Dill is my favorite herb. I just love it. I not only like the flavor, but I enjoy its association to me with warm weather. I add fresh dill to many dishes during the spring and summer. The most popular is my potato salad. I’ll make it for Easter with ham and cheddar biscuits. And, I make it for nearly every cookout over the summer.

I already purchased the ingredients for my Easter meal, including the fresh dill, but I need to keep it from wilting between now and Sunday. To help, I wrap it in a damp towel and then place it in a plastic bag and keep it in the refrigerator.

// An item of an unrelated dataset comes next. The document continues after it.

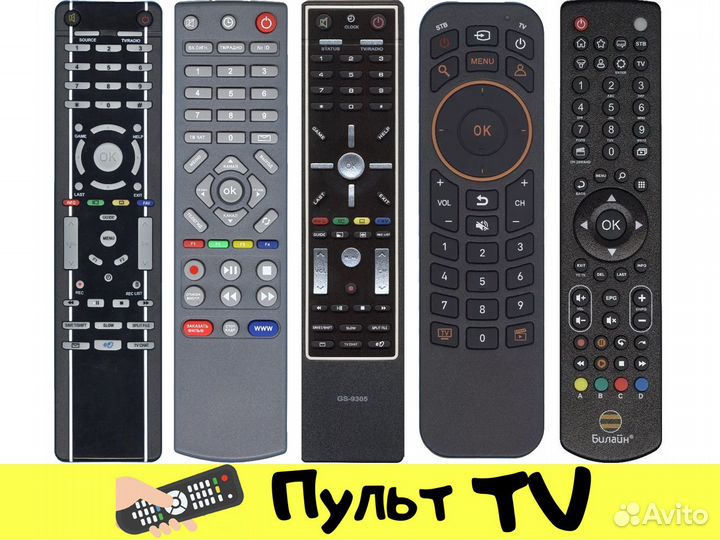 Пульт Триколор / Ростелеком / Wink / Билайн / МТС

So, here’s my favorite potato salad recipe…
1/4 cup canola oil
2 garlic cloves, finely chopped (use more or less, depending on your taste)
4 pounds of new potatoes, cut into 1/2-inch pieces
1/2 cup vinegar
2 tsp. salt
2 tsp. sugar
3 Tbsp of chopped fresh dill (more to taste)
2/3 to 1 cup of mayonnaise (to taste)
2 small bunches green onions, chopped
Combine oil and garlic in a bowl; set aside. Cook potatoes in boiling salted water until tender; probably 15 to 20 minutes. Drain potatoes and place in a large bowl.
Whisk vinegar and next three ingredients into oil mixture. Pour this over warm potatoes, tossing to coat. Cover and chill for about 8 hours.
Combine potato mixture, mayonnaise, and green onions, tossing gently. I sometimes sprinkle in just a bit more chopped dill before serving.
Alterations to the recipe – You can use any fresh or dried herb, that you like. I just happen to be fond of dill. I also change up the potatoes I use, depending on my mood or what is available. My favorite is probably new red potatoes. As the cook, you can also decide whether to peel the potatoes. Folks don’t seem to mind either way.
You can also mix it up by using different varieties of vinegar. Don’t feel limited to just plain white vinegar. If you don’t like green onions, you can try something else to give the salad some color and a bit of texture, like carrots or celery. I don’t like a heavy amount of mayonnaise, but you may, so make it to your taste.
A word of caution: I use whole-fat or low-fat mayonnaise for this salad. I’ve tried it with no-fat and it tasted horrible and didn’t have the consistency that folks crave. If you must cut the fat, I suggest using less low-fat mayo or trying a blend of mayo and sour cream to help improve the texture and flavor.